Ji Pang Ji Sool (Curved Cane Technique)
It was almost sunset when Jong Shim walked down a narrow street toward his home. Suddenly three men appeared before him and demanded his money. The thieves realized that he was a wealthy man; But Jong refused to give them his money, so they decided to teach him a lesson. However, it was the bandits who were about to receive their first lesson in the use of the Ji Pang Gi (walking cane).
The first brigand fell back after a heavy blow to the head, he never saw it coming. The second bandit attempted to crush Jong’s head with a rock, but he missed his target, and the outlaw felt a sharp pain in his back while being punctured in a Hyoldo (vital point). The man helplessly fell on his knees, and was unable to move his legs. The third robber pulled out a knife and pushed it into Jong’s stomach. The thief saw the knife flying through the air and only a second later found himself laying on the ground along with his friends.

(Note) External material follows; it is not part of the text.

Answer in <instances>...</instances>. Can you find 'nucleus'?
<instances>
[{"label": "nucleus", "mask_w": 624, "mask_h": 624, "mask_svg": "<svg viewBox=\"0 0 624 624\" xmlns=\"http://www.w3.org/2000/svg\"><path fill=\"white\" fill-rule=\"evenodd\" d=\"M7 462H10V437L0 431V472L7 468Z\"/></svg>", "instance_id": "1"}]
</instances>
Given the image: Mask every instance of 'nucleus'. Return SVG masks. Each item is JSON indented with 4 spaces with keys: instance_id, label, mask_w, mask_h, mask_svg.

The confrontation ended in a few seconds, Jong was unharmed as he stood and watched the defeated bandits laying on the ground. They were unconscious and completely at Jong’s mercy. The use of cane in personal defense is not uncommon. Many of the Korean martial arts include some instruction in the use of the walking Stick (Ji Pang Gi) for self-defense. To see how the cane was used as a defensive weapon in ancient times, let’s take a look at its evolution in Korea.

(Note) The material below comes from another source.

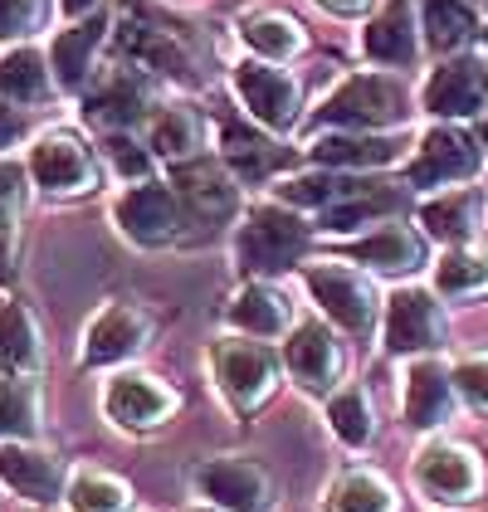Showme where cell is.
Returning a JSON list of instances; mask_svg holds the SVG:
<instances>
[{"instance_id":"obj_1","label":"cell","mask_w":488,"mask_h":512,"mask_svg":"<svg viewBox=\"0 0 488 512\" xmlns=\"http://www.w3.org/2000/svg\"><path fill=\"white\" fill-rule=\"evenodd\" d=\"M308 254V225L303 215L284 205V200H264L254 210H244L240 235H235V259L244 274L254 278H274L293 269Z\"/></svg>"},{"instance_id":"obj_2","label":"cell","mask_w":488,"mask_h":512,"mask_svg":"<svg viewBox=\"0 0 488 512\" xmlns=\"http://www.w3.org/2000/svg\"><path fill=\"white\" fill-rule=\"evenodd\" d=\"M406 122V88L391 74H352L342 79L313 113L318 132H381Z\"/></svg>"},{"instance_id":"obj_3","label":"cell","mask_w":488,"mask_h":512,"mask_svg":"<svg viewBox=\"0 0 488 512\" xmlns=\"http://www.w3.org/2000/svg\"><path fill=\"white\" fill-rule=\"evenodd\" d=\"M303 283H308L318 313H323L332 327L352 332V337H366V332L376 327V313L386 308L362 269H347V264H332V259H327V264H313V269L303 274Z\"/></svg>"},{"instance_id":"obj_4","label":"cell","mask_w":488,"mask_h":512,"mask_svg":"<svg viewBox=\"0 0 488 512\" xmlns=\"http://www.w3.org/2000/svg\"><path fill=\"white\" fill-rule=\"evenodd\" d=\"M210 371H215L220 395L244 415V410L264 405V395L274 391V381H279V352L264 347V342H254V337H225L210 352Z\"/></svg>"},{"instance_id":"obj_5","label":"cell","mask_w":488,"mask_h":512,"mask_svg":"<svg viewBox=\"0 0 488 512\" xmlns=\"http://www.w3.org/2000/svg\"><path fill=\"white\" fill-rule=\"evenodd\" d=\"M469 176H479V137H469L454 122H440L420 137L406 186L410 191H440V186H459Z\"/></svg>"},{"instance_id":"obj_6","label":"cell","mask_w":488,"mask_h":512,"mask_svg":"<svg viewBox=\"0 0 488 512\" xmlns=\"http://www.w3.org/2000/svg\"><path fill=\"white\" fill-rule=\"evenodd\" d=\"M445 308L425 288H396L381 308V342L391 356H425L445 342Z\"/></svg>"},{"instance_id":"obj_7","label":"cell","mask_w":488,"mask_h":512,"mask_svg":"<svg viewBox=\"0 0 488 512\" xmlns=\"http://www.w3.org/2000/svg\"><path fill=\"white\" fill-rule=\"evenodd\" d=\"M113 220H118V230L132 239V244H142V249H162V244H171V239L181 235L186 210H181L176 186L142 181V186H127V191L118 196Z\"/></svg>"},{"instance_id":"obj_8","label":"cell","mask_w":488,"mask_h":512,"mask_svg":"<svg viewBox=\"0 0 488 512\" xmlns=\"http://www.w3.org/2000/svg\"><path fill=\"white\" fill-rule=\"evenodd\" d=\"M171 171H176L171 186H176V196H181L186 220H191V225H205V235L240 215V181L230 176V166L201 157V161H186V166H171Z\"/></svg>"},{"instance_id":"obj_9","label":"cell","mask_w":488,"mask_h":512,"mask_svg":"<svg viewBox=\"0 0 488 512\" xmlns=\"http://www.w3.org/2000/svg\"><path fill=\"white\" fill-rule=\"evenodd\" d=\"M415 488L430 498V503H474L479 488H484V469H479V454L454 444V439H430L420 454H415Z\"/></svg>"},{"instance_id":"obj_10","label":"cell","mask_w":488,"mask_h":512,"mask_svg":"<svg viewBox=\"0 0 488 512\" xmlns=\"http://www.w3.org/2000/svg\"><path fill=\"white\" fill-rule=\"evenodd\" d=\"M235 93H240L244 113L269 127V132H288L298 122V103H303V88L298 79L279 69V64H264V59H240L235 64Z\"/></svg>"},{"instance_id":"obj_11","label":"cell","mask_w":488,"mask_h":512,"mask_svg":"<svg viewBox=\"0 0 488 512\" xmlns=\"http://www.w3.org/2000/svg\"><path fill=\"white\" fill-rule=\"evenodd\" d=\"M147 108H152V74L127 59L118 69H103L83 93V118L108 132H127L132 122L147 118Z\"/></svg>"},{"instance_id":"obj_12","label":"cell","mask_w":488,"mask_h":512,"mask_svg":"<svg viewBox=\"0 0 488 512\" xmlns=\"http://www.w3.org/2000/svg\"><path fill=\"white\" fill-rule=\"evenodd\" d=\"M196 493L220 512H269L274 508L269 473L259 469V464H249V459H240V454L205 459L201 469H196Z\"/></svg>"},{"instance_id":"obj_13","label":"cell","mask_w":488,"mask_h":512,"mask_svg":"<svg viewBox=\"0 0 488 512\" xmlns=\"http://www.w3.org/2000/svg\"><path fill=\"white\" fill-rule=\"evenodd\" d=\"M25 171L35 176V186L44 196H79V191H93V181H98L93 152L74 132H44L40 142L30 147Z\"/></svg>"},{"instance_id":"obj_14","label":"cell","mask_w":488,"mask_h":512,"mask_svg":"<svg viewBox=\"0 0 488 512\" xmlns=\"http://www.w3.org/2000/svg\"><path fill=\"white\" fill-rule=\"evenodd\" d=\"M420 108L435 113L440 122L479 118L488 108V64H479V59H445L420 88Z\"/></svg>"},{"instance_id":"obj_15","label":"cell","mask_w":488,"mask_h":512,"mask_svg":"<svg viewBox=\"0 0 488 512\" xmlns=\"http://www.w3.org/2000/svg\"><path fill=\"white\" fill-rule=\"evenodd\" d=\"M171 410H176V395L147 371H118L103 386V415L118 430H157V425L171 420Z\"/></svg>"},{"instance_id":"obj_16","label":"cell","mask_w":488,"mask_h":512,"mask_svg":"<svg viewBox=\"0 0 488 512\" xmlns=\"http://www.w3.org/2000/svg\"><path fill=\"white\" fill-rule=\"evenodd\" d=\"M122 59L147 69V74H171V79H191V54L171 35V25L152 20L142 5H122Z\"/></svg>"},{"instance_id":"obj_17","label":"cell","mask_w":488,"mask_h":512,"mask_svg":"<svg viewBox=\"0 0 488 512\" xmlns=\"http://www.w3.org/2000/svg\"><path fill=\"white\" fill-rule=\"evenodd\" d=\"M152 337V317L132 303H108L103 313L83 327V347L79 361L83 366H118L127 356H137Z\"/></svg>"},{"instance_id":"obj_18","label":"cell","mask_w":488,"mask_h":512,"mask_svg":"<svg viewBox=\"0 0 488 512\" xmlns=\"http://www.w3.org/2000/svg\"><path fill=\"white\" fill-rule=\"evenodd\" d=\"M406 147V132H318L308 142V157L327 171H376V166L401 161Z\"/></svg>"},{"instance_id":"obj_19","label":"cell","mask_w":488,"mask_h":512,"mask_svg":"<svg viewBox=\"0 0 488 512\" xmlns=\"http://www.w3.org/2000/svg\"><path fill=\"white\" fill-rule=\"evenodd\" d=\"M459 405L454 391V371L435 356H415L406 366V386H401V415L410 430H440Z\"/></svg>"},{"instance_id":"obj_20","label":"cell","mask_w":488,"mask_h":512,"mask_svg":"<svg viewBox=\"0 0 488 512\" xmlns=\"http://www.w3.org/2000/svg\"><path fill=\"white\" fill-rule=\"evenodd\" d=\"M0 483L10 493H20L25 503H64L69 473L54 454H44L25 439H0Z\"/></svg>"},{"instance_id":"obj_21","label":"cell","mask_w":488,"mask_h":512,"mask_svg":"<svg viewBox=\"0 0 488 512\" xmlns=\"http://www.w3.org/2000/svg\"><path fill=\"white\" fill-rule=\"evenodd\" d=\"M284 366L303 391L323 395V391H332L337 376H342V347H337V337L327 332L318 317H308V322H298V327L288 332Z\"/></svg>"},{"instance_id":"obj_22","label":"cell","mask_w":488,"mask_h":512,"mask_svg":"<svg viewBox=\"0 0 488 512\" xmlns=\"http://www.w3.org/2000/svg\"><path fill=\"white\" fill-rule=\"evenodd\" d=\"M103 40H108V15L103 10H93L88 20H79V25H69V30L54 35V44H49V69H54V83L64 93H88V83L98 79L93 74V59H98Z\"/></svg>"},{"instance_id":"obj_23","label":"cell","mask_w":488,"mask_h":512,"mask_svg":"<svg viewBox=\"0 0 488 512\" xmlns=\"http://www.w3.org/2000/svg\"><path fill=\"white\" fill-rule=\"evenodd\" d=\"M362 49H366V59L391 64V69L415 64V54H420V20H415V0H386V5L371 15V25H366Z\"/></svg>"},{"instance_id":"obj_24","label":"cell","mask_w":488,"mask_h":512,"mask_svg":"<svg viewBox=\"0 0 488 512\" xmlns=\"http://www.w3.org/2000/svg\"><path fill=\"white\" fill-rule=\"evenodd\" d=\"M230 327L240 332V337H254V342H274V337H284L288 322H293V308H288V298L274 288V283H264V278H254V283H244L240 293L230 298Z\"/></svg>"},{"instance_id":"obj_25","label":"cell","mask_w":488,"mask_h":512,"mask_svg":"<svg viewBox=\"0 0 488 512\" xmlns=\"http://www.w3.org/2000/svg\"><path fill=\"white\" fill-rule=\"evenodd\" d=\"M147 147H152V157H162L166 166L201 161L205 157V118L191 103H171V108H162V113L152 118Z\"/></svg>"},{"instance_id":"obj_26","label":"cell","mask_w":488,"mask_h":512,"mask_svg":"<svg viewBox=\"0 0 488 512\" xmlns=\"http://www.w3.org/2000/svg\"><path fill=\"white\" fill-rule=\"evenodd\" d=\"M352 259L366 264L371 274H415L425 264V239L410 225H381L352 244Z\"/></svg>"},{"instance_id":"obj_27","label":"cell","mask_w":488,"mask_h":512,"mask_svg":"<svg viewBox=\"0 0 488 512\" xmlns=\"http://www.w3.org/2000/svg\"><path fill=\"white\" fill-rule=\"evenodd\" d=\"M406 205V191H396V186H386V181H366L357 196L337 200L332 210L318 215V230L327 235H347V230H362L371 220H381V215H396Z\"/></svg>"},{"instance_id":"obj_28","label":"cell","mask_w":488,"mask_h":512,"mask_svg":"<svg viewBox=\"0 0 488 512\" xmlns=\"http://www.w3.org/2000/svg\"><path fill=\"white\" fill-rule=\"evenodd\" d=\"M49 59L40 49L20 44V49H5L0 54V103H15V108H35L49 98Z\"/></svg>"},{"instance_id":"obj_29","label":"cell","mask_w":488,"mask_h":512,"mask_svg":"<svg viewBox=\"0 0 488 512\" xmlns=\"http://www.w3.org/2000/svg\"><path fill=\"white\" fill-rule=\"evenodd\" d=\"M366 186V176H352V171H327V166H318V171H303V176H288L284 186H279V200L284 205H293V210H332L337 200L357 196Z\"/></svg>"},{"instance_id":"obj_30","label":"cell","mask_w":488,"mask_h":512,"mask_svg":"<svg viewBox=\"0 0 488 512\" xmlns=\"http://www.w3.org/2000/svg\"><path fill=\"white\" fill-rule=\"evenodd\" d=\"M240 40L264 59V64H284L293 54H303V25L284 10H259L240 20Z\"/></svg>"},{"instance_id":"obj_31","label":"cell","mask_w":488,"mask_h":512,"mask_svg":"<svg viewBox=\"0 0 488 512\" xmlns=\"http://www.w3.org/2000/svg\"><path fill=\"white\" fill-rule=\"evenodd\" d=\"M420 30H425L430 49L449 54L479 35V10H474V0H420Z\"/></svg>"},{"instance_id":"obj_32","label":"cell","mask_w":488,"mask_h":512,"mask_svg":"<svg viewBox=\"0 0 488 512\" xmlns=\"http://www.w3.org/2000/svg\"><path fill=\"white\" fill-rule=\"evenodd\" d=\"M479 210L484 205H479L474 191H445V196L420 205V225L454 249V244H469V235L479 230Z\"/></svg>"},{"instance_id":"obj_33","label":"cell","mask_w":488,"mask_h":512,"mask_svg":"<svg viewBox=\"0 0 488 512\" xmlns=\"http://www.w3.org/2000/svg\"><path fill=\"white\" fill-rule=\"evenodd\" d=\"M435 293L440 298H479L488 293V249L479 244H454L435 264Z\"/></svg>"},{"instance_id":"obj_34","label":"cell","mask_w":488,"mask_h":512,"mask_svg":"<svg viewBox=\"0 0 488 512\" xmlns=\"http://www.w3.org/2000/svg\"><path fill=\"white\" fill-rule=\"evenodd\" d=\"M327 512H396V488L371 469H347L327 488Z\"/></svg>"},{"instance_id":"obj_35","label":"cell","mask_w":488,"mask_h":512,"mask_svg":"<svg viewBox=\"0 0 488 512\" xmlns=\"http://www.w3.org/2000/svg\"><path fill=\"white\" fill-rule=\"evenodd\" d=\"M64 503H69V512H127L132 508V488L122 483L118 473L79 469L69 473Z\"/></svg>"},{"instance_id":"obj_36","label":"cell","mask_w":488,"mask_h":512,"mask_svg":"<svg viewBox=\"0 0 488 512\" xmlns=\"http://www.w3.org/2000/svg\"><path fill=\"white\" fill-rule=\"evenodd\" d=\"M327 425L332 434L347 444V449H366L371 434H376V410H371V395L362 386H337L327 395Z\"/></svg>"},{"instance_id":"obj_37","label":"cell","mask_w":488,"mask_h":512,"mask_svg":"<svg viewBox=\"0 0 488 512\" xmlns=\"http://www.w3.org/2000/svg\"><path fill=\"white\" fill-rule=\"evenodd\" d=\"M279 161H284V147H274L269 137H254V132H244V127H225V166H230L235 181L254 186V181H264Z\"/></svg>"},{"instance_id":"obj_38","label":"cell","mask_w":488,"mask_h":512,"mask_svg":"<svg viewBox=\"0 0 488 512\" xmlns=\"http://www.w3.org/2000/svg\"><path fill=\"white\" fill-rule=\"evenodd\" d=\"M0 361L10 371H20V376H30L40 366V327L20 303L0 308Z\"/></svg>"},{"instance_id":"obj_39","label":"cell","mask_w":488,"mask_h":512,"mask_svg":"<svg viewBox=\"0 0 488 512\" xmlns=\"http://www.w3.org/2000/svg\"><path fill=\"white\" fill-rule=\"evenodd\" d=\"M40 430V391L30 376L0 386V439H30Z\"/></svg>"},{"instance_id":"obj_40","label":"cell","mask_w":488,"mask_h":512,"mask_svg":"<svg viewBox=\"0 0 488 512\" xmlns=\"http://www.w3.org/2000/svg\"><path fill=\"white\" fill-rule=\"evenodd\" d=\"M54 10H59V0H0V44L30 40V35L49 30Z\"/></svg>"},{"instance_id":"obj_41","label":"cell","mask_w":488,"mask_h":512,"mask_svg":"<svg viewBox=\"0 0 488 512\" xmlns=\"http://www.w3.org/2000/svg\"><path fill=\"white\" fill-rule=\"evenodd\" d=\"M103 157L108 166L118 171L122 181H132V186H142V181H152V147H142V142H132L127 132H108L103 137Z\"/></svg>"},{"instance_id":"obj_42","label":"cell","mask_w":488,"mask_h":512,"mask_svg":"<svg viewBox=\"0 0 488 512\" xmlns=\"http://www.w3.org/2000/svg\"><path fill=\"white\" fill-rule=\"evenodd\" d=\"M454 391H459V400H464L469 410H484L488 415V352L464 356V361L454 366Z\"/></svg>"},{"instance_id":"obj_43","label":"cell","mask_w":488,"mask_h":512,"mask_svg":"<svg viewBox=\"0 0 488 512\" xmlns=\"http://www.w3.org/2000/svg\"><path fill=\"white\" fill-rule=\"evenodd\" d=\"M20 196H25V171H20V161H0V225H15Z\"/></svg>"},{"instance_id":"obj_44","label":"cell","mask_w":488,"mask_h":512,"mask_svg":"<svg viewBox=\"0 0 488 512\" xmlns=\"http://www.w3.org/2000/svg\"><path fill=\"white\" fill-rule=\"evenodd\" d=\"M25 132H30L25 108H15V103H0V152H5V147H15Z\"/></svg>"},{"instance_id":"obj_45","label":"cell","mask_w":488,"mask_h":512,"mask_svg":"<svg viewBox=\"0 0 488 512\" xmlns=\"http://www.w3.org/2000/svg\"><path fill=\"white\" fill-rule=\"evenodd\" d=\"M10 244H15V225H0V283L10 278Z\"/></svg>"},{"instance_id":"obj_46","label":"cell","mask_w":488,"mask_h":512,"mask_svg":"<svg viewBox=\"0 0 488 512\" xmlns=\"http://www.w3.org/2000/svg\"><path fill=\"white\" fill-rule=\"evenodd\" d=\"M323 10H332V15H362L371 0H318Z\"/></svg>"},{"instance_id":"obj_47","label":"cell","mask_w":488,"mask_h":512,"mask_svg":"<svg viewBox=\"0 0 488 512\" xmlns=\"http://www.w3.org/2000/svg\"><path fill=\"white\" fill-rule=\"evenodd\" d=\"M93 5H98V0H59V10H64V15H74V20H88V15H93Z\"/></svg>"},{"instance_id":"obj_48","label":"cell","mask_w":488,"mask_h":512,"mask_svg":"<svg viewBox=\"0 0 488 512\" xmlns=\"http://www.w3.org/2000/svg\"><path fill=\"white\" fill-rule=\"evenodd\" d=\"M479 142H484V147H488V113H484V118H479Z\"/></svg>"},{"instance_id":"obj_49","label":"cell","mask_w":488,"mask_h":512,"mask_svg":"<svg viewBox=\"0 0 488 512\" xmlns=\"http://www.w3.org/2000/svg\"><path fill=\"white\" fill-rule=\"evenodd\" d=\"M191 512H220V508H210V503H205V508H191Z\"/></svg>"},{"instance_id":"obj_50","label":"cell","mask_w":488,"mask_h":512,"mask_svg":"<svg viewBox=\"0 0 488 512\" xmlns=\"http://www.w3.org/2000/svg\"><path fill=\"white\" fill-rule=\"evenodd\" d=\"M484 49H488V25H484Z\"/></svg>"}]
</instances>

Korean monks sometimes carried the cane during their travels. The cane served them in several different ways; It was used to help them maintain their balance when they climbed irregular hills in rough terrain, just as it served to defend themselves from bandits and wild animals during their journeys throughout the country. Some Buddhist temples had animals they bred, and the monks would have used their canes to help guide their herds. If the temple was attacked, the stick could quickly become a defensive weapon.
Ji Pang Gi is usually a stick like the regular walking canes used in the past. It should reach one´s waist height, it is straight and has a bend (curved handle) in the top end. In Korea Buddhist monks also used this type of stick for self-defense because the curved side helped them while applying control techniques, allowing better control of the opponent without the use of excessive force.
Nowadays the cane can be used for self-defense, allowing immobilization techniques of the opponent. The stick, combined with combat techniques is one of the most practical and useful tools for self-defense that can be found today. With this weapon you must be sure that you will be able to apply much more power than is believed, it will undoubtedly add extra efficiency to normal techniques.